DIRECTION: Set out every line of the records below as a numbered list, leaving out the blank lines.

MATERIAL TO PROCESS:
◆ ◆ ◆ ◆ ◆

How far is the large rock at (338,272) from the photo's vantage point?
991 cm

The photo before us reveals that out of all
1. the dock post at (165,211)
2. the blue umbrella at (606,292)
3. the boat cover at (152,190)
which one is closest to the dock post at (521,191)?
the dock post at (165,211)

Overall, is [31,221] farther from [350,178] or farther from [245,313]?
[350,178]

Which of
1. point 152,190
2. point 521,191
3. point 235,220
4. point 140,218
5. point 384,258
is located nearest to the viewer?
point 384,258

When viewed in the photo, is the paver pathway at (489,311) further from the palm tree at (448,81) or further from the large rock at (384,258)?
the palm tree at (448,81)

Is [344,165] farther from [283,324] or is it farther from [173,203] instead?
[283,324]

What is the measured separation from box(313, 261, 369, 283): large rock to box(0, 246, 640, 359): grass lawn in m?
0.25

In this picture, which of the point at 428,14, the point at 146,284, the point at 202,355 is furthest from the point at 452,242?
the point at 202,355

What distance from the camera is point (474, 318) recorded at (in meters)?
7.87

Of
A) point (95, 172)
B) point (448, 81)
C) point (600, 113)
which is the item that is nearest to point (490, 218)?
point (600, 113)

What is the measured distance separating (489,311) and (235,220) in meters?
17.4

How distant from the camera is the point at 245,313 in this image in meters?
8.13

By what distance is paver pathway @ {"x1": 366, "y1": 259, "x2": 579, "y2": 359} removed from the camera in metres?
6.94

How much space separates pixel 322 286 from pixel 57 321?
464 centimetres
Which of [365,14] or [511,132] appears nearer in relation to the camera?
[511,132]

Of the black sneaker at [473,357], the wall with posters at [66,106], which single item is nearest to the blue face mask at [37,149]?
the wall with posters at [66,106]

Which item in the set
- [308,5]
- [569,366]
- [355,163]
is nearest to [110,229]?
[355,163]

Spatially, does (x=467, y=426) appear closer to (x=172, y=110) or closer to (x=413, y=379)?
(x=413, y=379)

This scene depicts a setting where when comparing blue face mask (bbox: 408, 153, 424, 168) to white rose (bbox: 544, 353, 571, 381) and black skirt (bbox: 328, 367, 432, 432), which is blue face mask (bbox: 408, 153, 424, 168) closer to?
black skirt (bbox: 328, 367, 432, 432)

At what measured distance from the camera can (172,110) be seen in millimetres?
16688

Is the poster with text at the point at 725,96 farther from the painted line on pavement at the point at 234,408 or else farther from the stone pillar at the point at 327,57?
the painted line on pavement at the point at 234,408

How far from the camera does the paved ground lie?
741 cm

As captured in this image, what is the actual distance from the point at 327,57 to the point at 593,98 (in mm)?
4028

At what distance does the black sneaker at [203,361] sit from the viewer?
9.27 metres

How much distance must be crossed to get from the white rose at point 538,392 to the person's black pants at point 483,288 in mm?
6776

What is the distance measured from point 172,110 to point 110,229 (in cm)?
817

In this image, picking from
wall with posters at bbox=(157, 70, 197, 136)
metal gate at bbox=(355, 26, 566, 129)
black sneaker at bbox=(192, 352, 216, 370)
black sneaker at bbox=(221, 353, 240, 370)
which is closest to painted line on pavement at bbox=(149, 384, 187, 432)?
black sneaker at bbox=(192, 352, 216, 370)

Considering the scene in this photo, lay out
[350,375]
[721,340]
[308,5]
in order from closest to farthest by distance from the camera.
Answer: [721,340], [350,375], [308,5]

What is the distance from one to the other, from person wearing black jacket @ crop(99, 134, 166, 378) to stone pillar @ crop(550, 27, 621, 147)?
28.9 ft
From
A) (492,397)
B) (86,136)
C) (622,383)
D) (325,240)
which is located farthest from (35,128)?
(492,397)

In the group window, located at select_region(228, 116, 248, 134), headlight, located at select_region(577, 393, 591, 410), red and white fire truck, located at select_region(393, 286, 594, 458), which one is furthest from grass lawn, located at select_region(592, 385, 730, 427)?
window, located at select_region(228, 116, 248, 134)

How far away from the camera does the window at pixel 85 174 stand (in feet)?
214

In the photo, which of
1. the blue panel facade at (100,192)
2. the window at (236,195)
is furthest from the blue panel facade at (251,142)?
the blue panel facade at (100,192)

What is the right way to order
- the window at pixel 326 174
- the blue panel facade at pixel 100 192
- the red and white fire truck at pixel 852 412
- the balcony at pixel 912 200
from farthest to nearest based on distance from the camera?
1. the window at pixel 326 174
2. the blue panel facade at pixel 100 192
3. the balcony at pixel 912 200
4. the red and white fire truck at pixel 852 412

◆ ◆ ◆ ◆ ◆

TASK ANSWER:
1. How far is the large rock at (338,272) from the photo's vantage point?
2. 991 cm
3. The photo before us reveals that out of all
4. 1. the dock post at (165,211)
5. 2. the blue umbrella at (606,292)
6. 3. the boat cover at (152,190)
7. which one is closest to the dock post at (521,191)?
8. the dock post at (165,211)
9. Overall, is [31,221] farther from [350,178] or farther from [245,313]?
10. [350,178]
11. Which of
12. 1. point 152,190
13. 2. point 521,191
14. 3. point 235,220
15. 4. point 140,218
16. 5. point 384,258
17. is located nearest to the viewer?
18. point 384,258
19. When viewed in the photo, is the paver pathway at (489,311) further from the palm tree at (448,81) or further from the large rock at (384,258)?
20. the palm tree at (448,81)
21. Is [344,165] farther from [283,324] or is it farther from [173,203] instead?
22. [283,324]
23. What is the measured separation from box(313, 261, 369, 283): large rock to box(0, 246, 640, 359): grass lawn in m?
24. 0.25
25. In this picture, which of the point at 428,14, the point at 146,284, the point at 202,355 is furthest from the point at 452,242?
26. the point at 202,355
27. What distance from the camera is point (474, 318) recorded at (in meters)?
28. 7.87
29. Of
30. A) point (95, 172)
31. B) point (448, 81)
32. C) point (600, 113)
33. which is the item that is nearest to point (490, 218)?
34. point (600, 113)
35. What is the measured distance separating (489,311) and (235,220) in meters?
36. 17.4
37. How distant from the camera is the point at 245,313 in this image in meters?
38. 8.13
39. By what distance is paver pathway @ {"x1": 366, "y1": 259, "x2": 579, "y2": 359} removed from the camera in metres?
40. 6.94
41. How much space separates pixel 322 286 from pixel 57 321?
42. 464 centimetres
43. Which of [365,14] or [511,132] appears nearer in relation to the camera?
44. [511,132]
45. Of the black sneaker at [473,357], the wall with posters at [66,106], which single item is nearest to the blue face mask at [37,149]?
46. the wall with posters at [66,106]
47. Which item in the set
48. - [308,5]
49. - [569,366]
50. - [355,163]
51. is nearest to [110,229]?
52. [355,163]
53. Spatially, does (x=467, y=426) appear closer to (x=172, y=110) or closer to (x=413, y=379)?
54. (x=413, y=379)
55. This scene depicts a setting where when comparing blue face mask (bbox: 408, 153, 424, 168) to white rose (bbox: 544, 353, 571, 381) and black skirt (bbox: 328, 367, 432, 432), which is blue face mask (bbox: 408, 153, 424, 168) closer to?
56. black skirt (bbox: 328, 367, 432, 432)
57. At what measured distance from the camera can (172,110) be seen in millimetres?
58. 16688
59. Is the poster with text at the point at 725,96 farther from the painted line on pavement at the point at 234,408 or else farther from the stone pillar at the point at 327,57?
60. the painted line on pavement at the point at 234,408
61. How far from the camera does the paved ground lie?
62. 741 cm
63. As captured in this image, what is the actual distance from the point at 327,57 to the point at 593,98 (in mm)?
64. 4028
65. At what distance does the black sneaker at [203,361] sit from the viewer?
66. 9.27 metres
67. How much distance must be crossed to get from the white rose at point 538,392 to the person's black pants at point 483,288 in mm?
68. 6776
69. What is the distance measured from point 172,110 to point 110,229 (in cm)?
70. 817
71. In this image, picking from
72. wall with posters at bbox=(157, 70, 197, 136)
73. metal gate at bbox=(355, 26, 566, 129)
74. black sneaker at bbox=(192, 352, 216, 370)
75. black sneaker at bbox=(221, 353, 240, 370)
76. which is closest to painted line on pavement at bbox=(149, 384, 187, 432)?
77. black sneaker at bbox=(192, 352, 216, 370)
78. Considering the scene in this photo, lay out
79. [350,375]
80. [721,340]
81. [308,5]
82. in order from closest to farthest by distance from the camera.
83. Answer: [721,340], [350,375], [308,5]
84. What is the distance from one to the other, from person wearing black jacket @ crop(99, 134, 166, 378) to stone pillar @ crop(550, 27, 621, 147)?
85. 28.9 ft
86. From
87. A) (492,397)
88. B) (86,136)
89. C) (622,383)
90. D) (325,240)
91. which is located farthest from (35,128)?
92. (492,397)
93. In the group window, located at select_region(228, 116, 248, 134), headlight, located at select_region(577, 393, 591, 410), red and white fire truck, located at select_region(393, 286, 594, 458), which one is furthest from grass lawn, located at select_region(592, 385, 730, 427)?
94. window, located at select_region(228, 116, 248, 134)
95. How far away from the camera does the window at pixel 85 174 stand (in feet)?
96. 214
97. In the photo, which of
98. 1. the blue panel facade at (100,192)
99. 2. the window at (236,195)
100. is furthest from the blue panel facade at (251,142)?
101. the blue panel facade at (100,192)
102. What is the right way to order
103. - the window at pixel 326 174
104. - the blue panel facade at pixel 100 192
105. - the red and white fire truck at pixel 852 412
106. - the balcony at pixel 912 200
107. from farthest to nearest based on distance from the camera?
108. 1. the window at pixel 326 174
109. 2. the blue panel facade at pixel 100 192
110. 3. the balcony at pixel 912 200
111. 4. the red and white fire truck at pixel 852 412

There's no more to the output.